The banking regulator has has payment system stakeholders to respond whether these charges should be market-determined or fixed
When India moved its banking from a cheque-dominated system to one that is digitally enabled, the banks began charging for cheque books, assuming that those that needed them were adding additional costs to transactions. However, now banks want digital transactions too to be paid for by the customer, a move that can add significantly to their spreads.
Of course, we have been told time and again that there are no free lunches in an economy, so now the Reserve Bank of India has released a discussion paper on how these charges, if any, can be levied on various payment systems ranging from RTGS to NEFT and UPI to IMPS as well as for credit and debit cards.
Fixed cost or market-determined
RBI has sought the inputs from all stakeholders, including those managing payment systems, to whether charges can be introduced or UPI or should it be a market-determined option that could depend on the banks themselves. Additionally, it has asked for comments on regulating interchange fees on debit and credit cards.
“Discussion on charges in different payment systems, their reasonableness, alternate views, etc., is presented. A few questions have also been raised after each discussion to elicit stakeholder and public feedback.

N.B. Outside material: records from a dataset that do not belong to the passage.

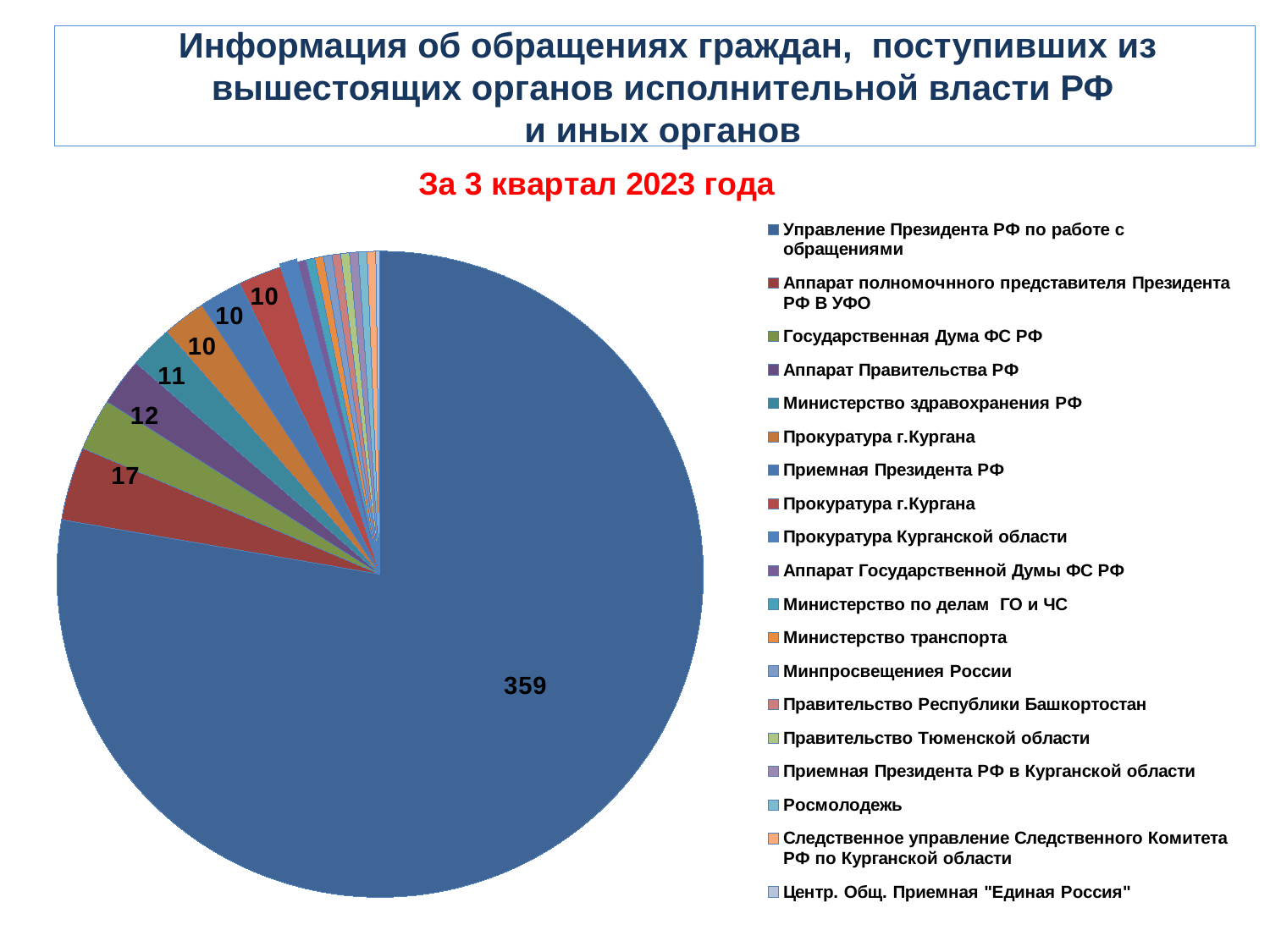
What is the difference between the values for Управление Президента РФ по работе с обращениями and Аппарат полномочного представителя Президента РФ в УФО? 342 What kind of chart is shown on the slide? pie chart What is the value for Аппарат Правительства РФ? 11 What period does the chart's subtitle say the data covers? За 3 квартал 2023 года What is the value for Управление Президента РФ по работе с обращениями? 359 How many categories does the legend list? 19 What is the value for Министерство здравоохранения РФ? 10 Which is larger, the value for Государственная Дума ФС РФ or the value for Аппарат Правительства РФ? Государственная Дума ФС РФ What is the difference between the values for Аппарат полномочного представителя Президента РФ в УФО and Государственная Дума ФС РФ? 5 Which category has the largest slice of the pie? Управление Президента РФ по работе с обращениями What is the value for Аппарат полномочного представителя Президента РФ в УФО? 17 What is the value for Государственная Дума ФС РФ? 12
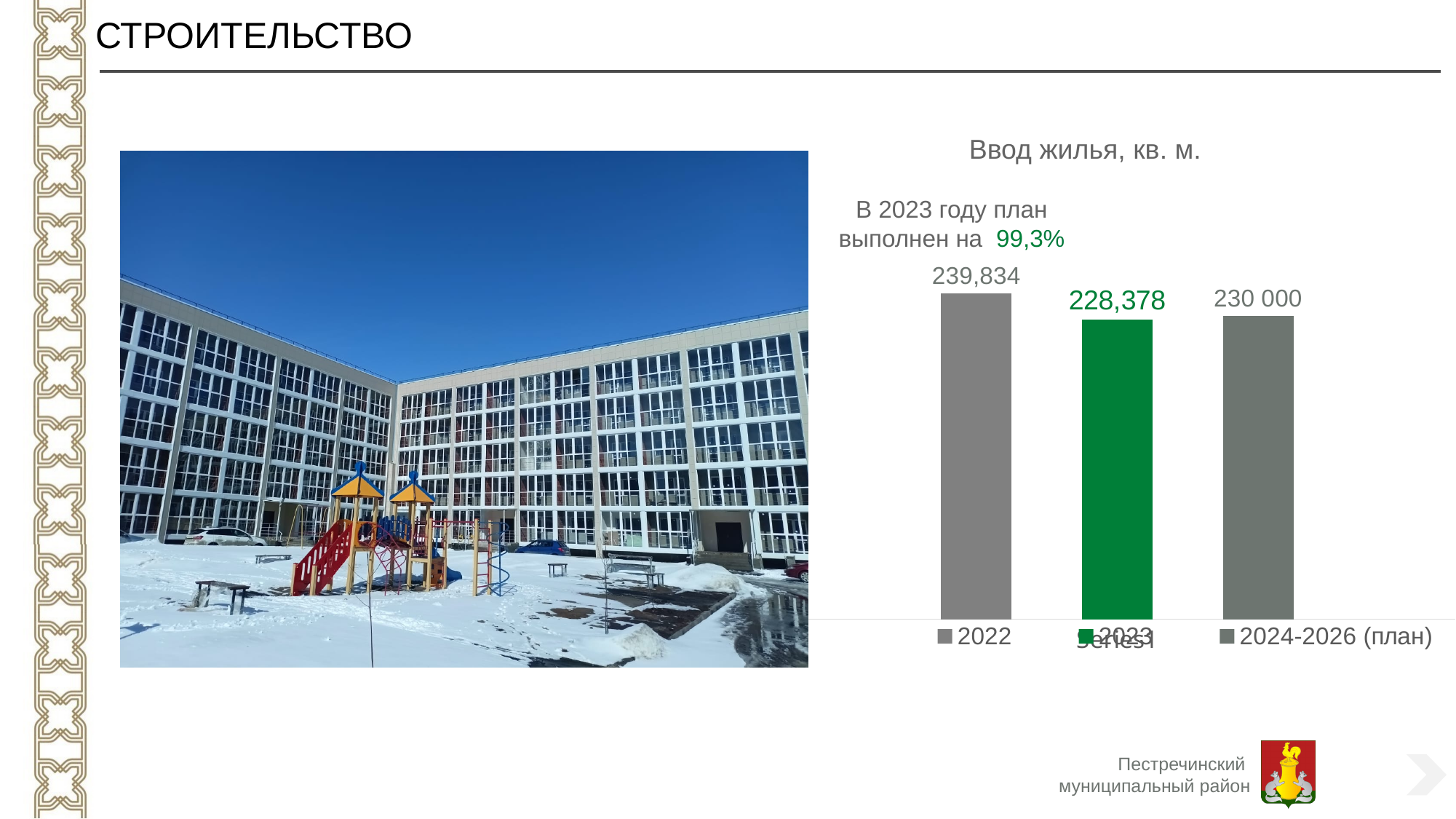
Does the value rise or fall from 2022 to 2023? fall What type of chart is shown on the slide? bar chart Which is larger: the value for 2022 or the value for 2024-2026 (план)? 2022 What is the value for 2023 in the chart? 228,378 What is the value for 2022 in the chart? 239,834 Which category has the lowest value in the chart? 2023 What is the difference between the values for 2024-2026 (план) and 2023? 1,622 What is the value for 2024-2026 (план) in the chart? 230 000 What is the difference between the values for 2022 and 2023? 11,456 What is the title of the chart on the slide? Ввод жилья, кв. м. How many bars does the chart show? 3 Which category has the highest value in the chart? 2022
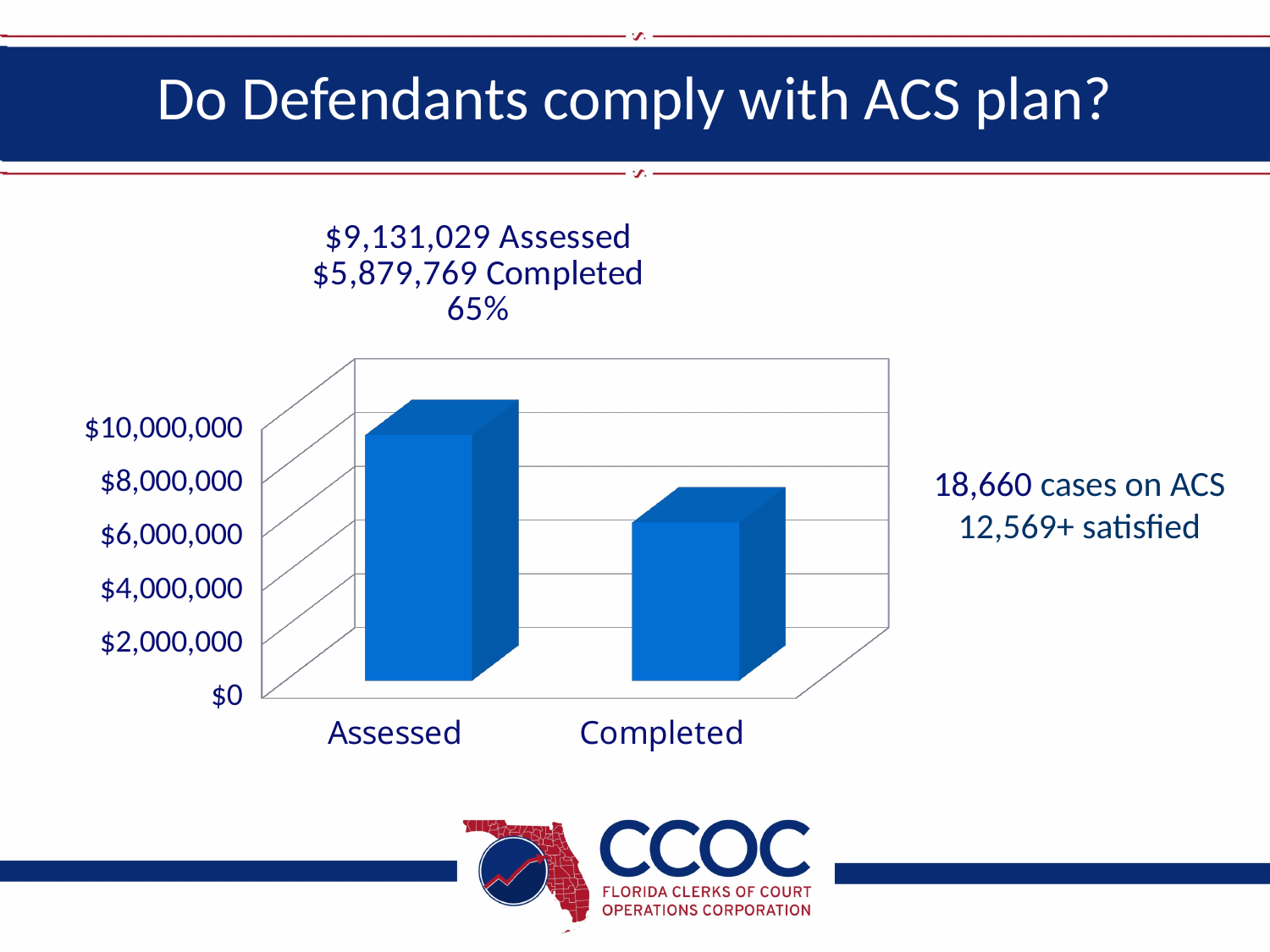
How many categories are plotted in the chart? 2 What is the title of the slide containing the chart? Do Defendants comply with ACS plan? What type of chart is shown on the slide? bar chart Which category has the lowest value in the chart? Completed What percentage of the assessed amount was completed, according to the slide? 65% Is the value for Assessed greater or less than $8,000,000? greater Which category has the highest value in the chart? Assessed What is the difference between the Assessed amount and the Completed amount? $3,251,260 Is the value for Completed greater or less than $4,000,000? greater Which is larger, the value for Assessed or the value for Completed? Assessed What is the amount assessed, as printed on the slide? $9,131,029 What is the amount completed, as printed on the slide? $5,879,769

The discussion and the inputs received would be used to frame policy interventions going forward,” RBI has said.
Discussions around digital payments
Last December, the Central bank had committed to releasing a discussion paper around the various charges levied by banks and financial institutions of all kinds via digital transactions, be it through credit cards, debit cards, wallets or the unified payment interface. RBI had asked the stakeholders whether the policy of not levying charges for digital transactions needs review.
At this point in time, the RBI does not charge member banks for usage of RTGS and NEFT infrastructure, while some banks do levy some costs on customers for operational usage. The discussion paper also sought the views of payment system participants over regulating charges for IMPS transactions or even fixing a ceiling on them.
“Administered reduction of MDR can harm the ecosystem and impact the profitability of entities providing these services. This would also affect investments in infrastructure and innovation in the payments acceptance area. It is, therefore, presented that rather than further mandating reduction of MDR, it may be necessary to review the scheme followed by payment system operators regarding the distribution of the charges among the payment system operators regarding the distribution of the charges among the payment system participants,” RBI said.